Observability System
Overview
Chronon provides a unified observability system with three integrated capabilities:
| Feature | Purpose | API | Hot Path |
|---|---|---|---|
| Counters | Statistics collection | ++counter_ / counter_ += n | ~1-2ns |
| Traces | Structured event capture | trace<"fmt">(CAT, ...) | ~2ns disabled |
| Logs | Debug output | debug<"fmt">(...) | ~2ns disabled |
Design Principles
- Zero overhead when disabled: No runtime cost
- Minimal overhead when enabled: Pre-registered format strings
- Lock-free hot path: No mutex contention
- Lookahead-compatible: Thread-local counters, buffered events
Quick Start
Define Categories and Counters
#include "chronon/Chronon.hpp"
using namespace chronon;
// Categories - bit positions auto-assigned at program startup
// Category<> objects auto-register when constructed as global/static variables
inline const auto CACHE_HIT = Category<"cache_hit", "Cache hit events">{};
inline const auto CACHE_MISS = Category<"cache_miss", "Cache miss events">{};
Use in Units
class FetchUnit : public TickableUnit, public ObservableUnit {
Counter cache_hits_{this, "cache_hits", "Cache hit count"};
public:
void tick() override {
// Increment counter
++cache_hits_;
// Emit trace with compile-time format string
trace<"Cache HIT: pc=0x{:x}">(CACHE_HIT, pc);
// Logging
debug<"Fetch cycle {} pc=0x{:x}">(localCycle(), pc);
info<"Started fetching">();
}
};
Initialize and Run
For most users, SimulationApp handles observation setup automatically from YAML:
int main(int argc, char* argv[]) {
return chronon::SimulationApp("My Simulator")
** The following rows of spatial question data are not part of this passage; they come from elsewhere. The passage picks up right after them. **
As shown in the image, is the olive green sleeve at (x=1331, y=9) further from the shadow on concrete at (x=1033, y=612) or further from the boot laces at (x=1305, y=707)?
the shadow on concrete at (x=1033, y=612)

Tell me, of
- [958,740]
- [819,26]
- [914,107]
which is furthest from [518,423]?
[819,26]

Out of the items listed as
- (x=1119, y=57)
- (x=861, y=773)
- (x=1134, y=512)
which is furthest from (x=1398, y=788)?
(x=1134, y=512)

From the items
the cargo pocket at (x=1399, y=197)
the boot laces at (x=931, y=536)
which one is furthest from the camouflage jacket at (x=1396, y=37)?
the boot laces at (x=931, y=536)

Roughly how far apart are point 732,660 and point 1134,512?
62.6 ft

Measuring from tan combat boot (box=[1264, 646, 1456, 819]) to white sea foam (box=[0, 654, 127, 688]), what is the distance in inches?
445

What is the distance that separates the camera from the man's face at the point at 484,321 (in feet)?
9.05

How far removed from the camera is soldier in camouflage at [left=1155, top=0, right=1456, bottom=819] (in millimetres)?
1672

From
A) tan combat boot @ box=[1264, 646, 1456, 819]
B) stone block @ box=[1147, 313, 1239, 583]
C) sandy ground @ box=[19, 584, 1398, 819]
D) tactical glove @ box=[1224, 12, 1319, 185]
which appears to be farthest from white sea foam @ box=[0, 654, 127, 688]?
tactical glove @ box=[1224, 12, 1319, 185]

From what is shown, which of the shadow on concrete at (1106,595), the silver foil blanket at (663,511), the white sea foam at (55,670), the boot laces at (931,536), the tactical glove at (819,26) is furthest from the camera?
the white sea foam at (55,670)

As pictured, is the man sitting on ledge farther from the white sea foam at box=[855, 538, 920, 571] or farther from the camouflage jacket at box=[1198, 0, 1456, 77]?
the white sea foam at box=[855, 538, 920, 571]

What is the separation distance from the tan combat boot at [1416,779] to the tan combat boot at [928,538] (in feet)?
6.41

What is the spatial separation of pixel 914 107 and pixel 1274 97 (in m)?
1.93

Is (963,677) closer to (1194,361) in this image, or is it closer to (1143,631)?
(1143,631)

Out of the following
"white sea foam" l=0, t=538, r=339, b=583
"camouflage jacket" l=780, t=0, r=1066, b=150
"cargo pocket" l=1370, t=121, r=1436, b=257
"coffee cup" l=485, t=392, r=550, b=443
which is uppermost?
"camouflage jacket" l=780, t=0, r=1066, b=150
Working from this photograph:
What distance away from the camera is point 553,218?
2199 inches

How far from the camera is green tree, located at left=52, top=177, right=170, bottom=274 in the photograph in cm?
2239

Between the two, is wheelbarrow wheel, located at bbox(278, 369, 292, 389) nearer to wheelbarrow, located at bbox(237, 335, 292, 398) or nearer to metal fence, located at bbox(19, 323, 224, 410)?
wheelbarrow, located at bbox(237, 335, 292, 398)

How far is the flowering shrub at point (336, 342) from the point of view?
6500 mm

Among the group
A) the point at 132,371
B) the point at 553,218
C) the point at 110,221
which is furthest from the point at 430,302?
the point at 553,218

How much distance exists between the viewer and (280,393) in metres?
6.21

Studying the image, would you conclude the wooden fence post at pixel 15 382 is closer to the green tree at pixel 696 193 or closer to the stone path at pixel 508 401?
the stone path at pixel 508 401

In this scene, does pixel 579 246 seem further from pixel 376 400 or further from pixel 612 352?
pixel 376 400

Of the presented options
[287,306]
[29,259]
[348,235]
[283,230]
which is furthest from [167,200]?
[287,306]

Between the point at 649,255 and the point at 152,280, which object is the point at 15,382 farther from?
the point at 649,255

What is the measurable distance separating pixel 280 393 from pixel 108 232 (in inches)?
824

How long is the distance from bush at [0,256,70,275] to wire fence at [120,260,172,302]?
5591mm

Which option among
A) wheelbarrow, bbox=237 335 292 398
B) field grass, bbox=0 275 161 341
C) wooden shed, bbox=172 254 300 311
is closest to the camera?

.setDefaultConfig("config.yaml")
.run(argc, argv);
}
For manual setup without SimulationApp:
int main() {
TickSimulation sim;
auto* fetch = sim.createUnit<FetchUnit>();
auto& obs = ObservationManager::instance();
obs.initialize(yaml_config);
auto* ctx = obs.createContextForUnit(
"fetch", [&]() { return sim.currentCycle(); });
fetch->setObservationContext(ctx);
// Enable trace categories
ctx->filter().enableCategory(CACHE_HIT);
ctx->filter().setMinLogLevel(LogLevel::Debug);
obs.startBackend();
sim.initialize();
sim.run(1000);
obs.stopBackend();
obs.shutdown();
}
Log Levels
enum class LogLevel : uint8_t {
Debug = 0, // Verbose debugging
Info = 1, // General information
Warn = 2, // Warnings
Error = 3 // Errors
};
ctx.filter().setMinLogLevel(LogLevel::Info); // Debug filtered
Category Filtering
O(1) bitmask-based filtering:
ctx.filter().enableCategory(CACHE_HIT);
ctx.filter().disableCategory(CACHE_MISS);
if (ctx.shouldTrace(CACHE_HIT)) { /* ... */ }
Lookahead Support
For speculative execution:
ctx.setLookaheadMode(true);
// Speculative work
counter_ += 10;
trace<"Speculative event">(CAT, value);
if (mispredicted) {
ctx.rollbackEpoch(); // Counters restored, events discarded
} else {
ctx.commitEpoch(); // Epoch advances, events flushed
}
ctx.setLookaheadMode(false);
Output Files
out/
└── 20260124_143052/
├── counters.csv # Counter snapshots
├── events.ctrace # Binary output (FlatBuffers + zstd)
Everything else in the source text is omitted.